START Text for analysis

During the six months ended June 26, 2020, the Company recognized a gain of $902 million in conjunction with the fairlife acquisition, which resulted from the remeasurement of our previously held equity interest in fairlife to fair value, and a gain of $18 million related to the sale of a portion of our ownership interest in one of our equity method investments. These gains were partially offset by an other-than-temporary impairment charge of $38 million related to one of our equity method investees in Latin America, a charge of $19 million related to asset write-offs associated with the restructuring of our water manufacturing operations in the United States, a net loss of $144 million related to realized and unrealized gains and losses on equity securities and trading debt securities as well as realized gains and losses on available-for-sale debt securities, and a net loss of $55 million related to economic hedging activities. Refer to Note 2 for additional information on the fairlife acquisition. Refer to Note 4 for additional information on equity and debt securities. Refer to Note 6 for additional information on our economic hedging activities. Refer to Note 15 for additional information on the impairment charge. Refer to Note 16 for the impact these items had on our operating segments and Corporate.

END Text for analysis

What is required:
In the passage on the Company's gains and charges for the six months ended June 26, 2020, what was the amount of the other-than-temporary impairment charge related to an equity method investee in Latin America?

START Given data

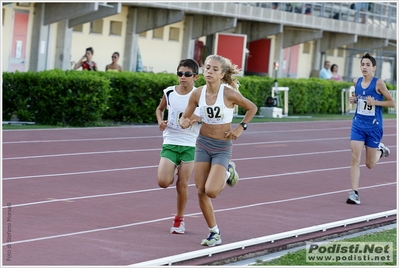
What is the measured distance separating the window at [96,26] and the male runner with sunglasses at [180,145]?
2033cm

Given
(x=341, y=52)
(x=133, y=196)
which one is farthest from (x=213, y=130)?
(x=341, y=52)

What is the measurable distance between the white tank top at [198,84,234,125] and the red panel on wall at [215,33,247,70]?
26.1 metres

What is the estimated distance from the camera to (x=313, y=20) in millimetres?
37188

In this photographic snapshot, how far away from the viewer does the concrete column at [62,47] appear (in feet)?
88.5

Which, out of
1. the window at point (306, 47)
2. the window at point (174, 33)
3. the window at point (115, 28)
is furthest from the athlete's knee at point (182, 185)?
the window at point (306, 47)

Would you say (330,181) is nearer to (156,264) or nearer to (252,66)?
(156,264)

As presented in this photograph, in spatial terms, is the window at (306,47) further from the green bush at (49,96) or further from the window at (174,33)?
the green bush at (49,96)

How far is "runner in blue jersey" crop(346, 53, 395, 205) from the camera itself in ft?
38.4

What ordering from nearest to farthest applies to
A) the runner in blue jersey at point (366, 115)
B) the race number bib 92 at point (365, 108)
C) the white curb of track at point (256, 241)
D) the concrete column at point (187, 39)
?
the white curb of track at point (256, 241)
the runner in blue jersey at point (366, 115)
the race number bib 92 at point (365, 108)
the concrete column at point (187, 39)

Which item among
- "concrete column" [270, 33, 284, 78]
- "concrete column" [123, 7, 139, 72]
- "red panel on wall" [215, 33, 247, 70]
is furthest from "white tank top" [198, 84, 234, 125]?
"concrete column" [270, 33, 284, 78]

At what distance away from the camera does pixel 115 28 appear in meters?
30.1

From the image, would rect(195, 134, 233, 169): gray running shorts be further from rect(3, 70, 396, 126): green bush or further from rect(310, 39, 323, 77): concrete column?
rect(310, 39, 323, 77): concrete column

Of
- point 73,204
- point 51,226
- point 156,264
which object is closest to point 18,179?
point 73,204

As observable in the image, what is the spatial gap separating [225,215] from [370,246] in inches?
84.9
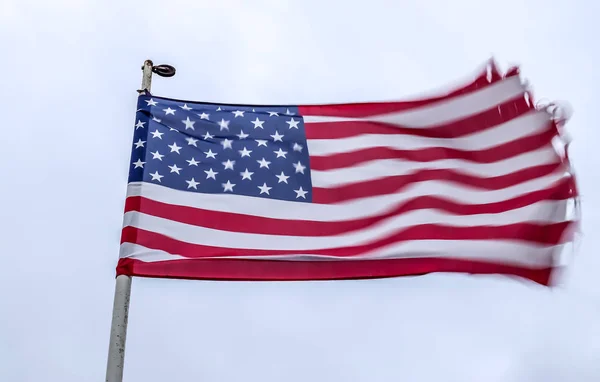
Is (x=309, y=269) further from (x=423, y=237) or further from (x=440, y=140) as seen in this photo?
(x=440, y=140)

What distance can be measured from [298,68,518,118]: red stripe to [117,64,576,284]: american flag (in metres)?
0.02

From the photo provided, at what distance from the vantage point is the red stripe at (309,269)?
9.64 m

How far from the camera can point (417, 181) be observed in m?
10.9

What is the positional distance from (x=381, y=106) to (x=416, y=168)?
945 mm

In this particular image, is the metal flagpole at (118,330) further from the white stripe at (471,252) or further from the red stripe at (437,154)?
the red stripe at (437,154)

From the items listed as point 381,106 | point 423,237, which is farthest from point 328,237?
point 381,106

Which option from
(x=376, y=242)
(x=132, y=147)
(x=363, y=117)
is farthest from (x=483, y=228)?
(x=132, y=147)

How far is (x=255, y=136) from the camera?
11.1 metres

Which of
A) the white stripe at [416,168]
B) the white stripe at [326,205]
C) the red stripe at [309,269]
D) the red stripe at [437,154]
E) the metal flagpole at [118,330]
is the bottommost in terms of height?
the metal flagpole at [118,330]

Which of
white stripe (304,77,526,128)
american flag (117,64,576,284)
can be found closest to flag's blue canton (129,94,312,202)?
american flag (117,64,576,284)

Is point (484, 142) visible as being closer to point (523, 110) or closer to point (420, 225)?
point (523, 110)

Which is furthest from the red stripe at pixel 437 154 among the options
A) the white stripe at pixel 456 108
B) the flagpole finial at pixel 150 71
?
the flagpole finial at pixel 150 71

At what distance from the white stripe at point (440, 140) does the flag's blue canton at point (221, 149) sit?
307 mm

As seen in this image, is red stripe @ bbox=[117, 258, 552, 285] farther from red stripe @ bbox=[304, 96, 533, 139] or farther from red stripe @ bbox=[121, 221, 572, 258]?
red stripe @ bbox=[304, 96, 533, 139]
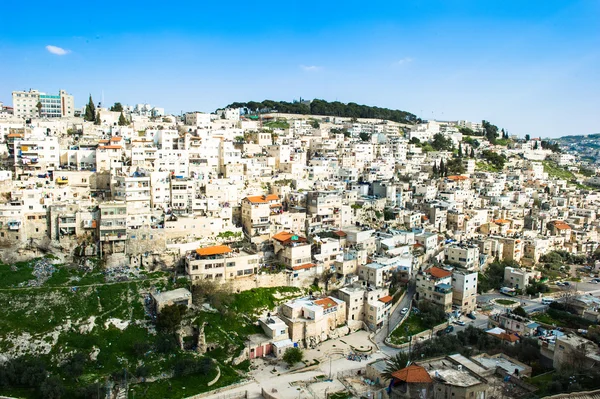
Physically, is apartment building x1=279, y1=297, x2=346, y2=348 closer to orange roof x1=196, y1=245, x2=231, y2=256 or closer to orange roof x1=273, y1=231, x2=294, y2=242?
orange roof x1=273, y1=231, x2=294, y2=242

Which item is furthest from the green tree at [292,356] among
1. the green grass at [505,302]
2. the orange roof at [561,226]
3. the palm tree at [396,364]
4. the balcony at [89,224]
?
the orange roof at [561,226]

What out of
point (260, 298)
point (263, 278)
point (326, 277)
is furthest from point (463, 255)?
point (260, 298)

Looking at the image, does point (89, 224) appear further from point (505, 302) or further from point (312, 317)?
point (505, 302)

END Given data

Task result:
$38 million